[TEXT SHOWN — start]
We asked you to tell us, and over the last six weeks, more than 1,000 votes were cast via text and web poll.
The results show the new names across all areas of property – aged 35 and under – who will dominate tomorrow’s headlines.
And to recognise those waiting in the wings, a complete list of all the nominees who received votes but did not make it into the Hot 100 appears on the list attached to this article.
1 Nick and Christian Candy
Candy & candy
It all started a decade ago with a £6,000 loan from their grandmother, which was used as the deposit on their first property. Now, Candy & Candy brothers Nick, 34, and Christian, 33, have created the world’s most exclusive property brand. They create lavish interiors to woo the super-rich, who are prepared to pay £20m for a London flat at One Hyde Park. Their funders are equally flush. The Qatari foreign minister is a partner on the £600m redevelopment of the former Chelsea Barracks, and Icelandic bank Kaupthing funded the £255m purchase of a large site in Beverly Hills earlier this year. Candy-designed private jets and super-yachts are also on their way. Christian shuns the limelight to focus on running the company behind the brand, while Nick is the public persona who masterminds sales and marketing. Their desks face each other at their Brompton Road headquarters, where staff refer to them as ‘the twins’. They plan to open offices in New York, Hong Kong, Tokyo and Shanghai next year, and have projects in Monaco and Moscow.
[TEXT SHOWN — finish]
[SOURCE DATA — start]
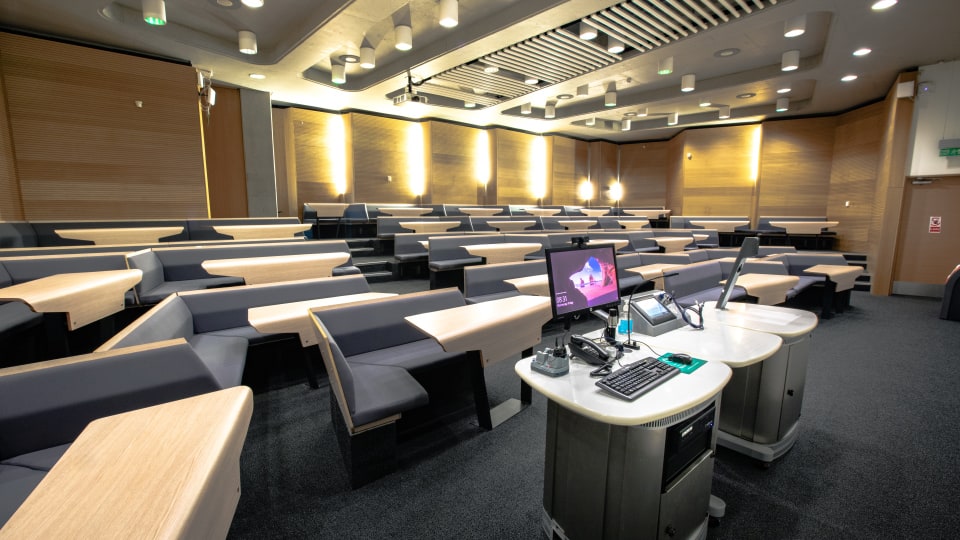 Design School LDS017 - Modern lecture theatre with tiered seating, wooden desks, and a central podium equipped with a computer and microphone.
[SOURCE DATA — finish]
▸ **EXERCISE REQUIREMENTS**: Carry on the article about the property Hot 100, starting right after its last sentence.

▸ **ANSWER SPACE**:
2 Mark Allan
When 35-year-old Unite Group chief executive Mark Allan started as an accountant at KPMG in 1991, he knew the role was not for him. He wanted to be a principal rather than an adviser. His last client at the company was student accommodation group Unite, which he then joined in 1994 on the corporate finance side. Since then, Unite has grown from owning 1,000 to 40,000 rooms and, as chief financial officer from 2003 and chief executive from 2006, Allan has played a pivotal role in its growth.
3 Lee Richardson
Lee Richardson, 35, is a director at Richardsons Capital alongside older brother Martyn and younger brother Carl (ranked 15th). He has gradually taken over the reins at Richardsons from father Roy and his late uncle Don. Lee, who joined the business aged 16 when it was developing Merry Hill shopping centre in Dudley, is the dealmaker who has taken the company from being a Black Country developer into an international property force.
4 Daniel Van Gelder
Daniel Van Gelder, 34, set up Exemplar Properties with fellow Development Securities director Clive Bush in 2003. After clinching an enviable joint venture deal with MSREF in January to develop the Omega Portfolio, their UK projects have an estimated completion value of £2.5bn. Gadget-mad Van Gelder has spent a small fortune fitting out the company’s offices off Oxford Street. His love of skiing and socialising are combined in ExemplarSki, the firm’s biannual outing to the French Alps.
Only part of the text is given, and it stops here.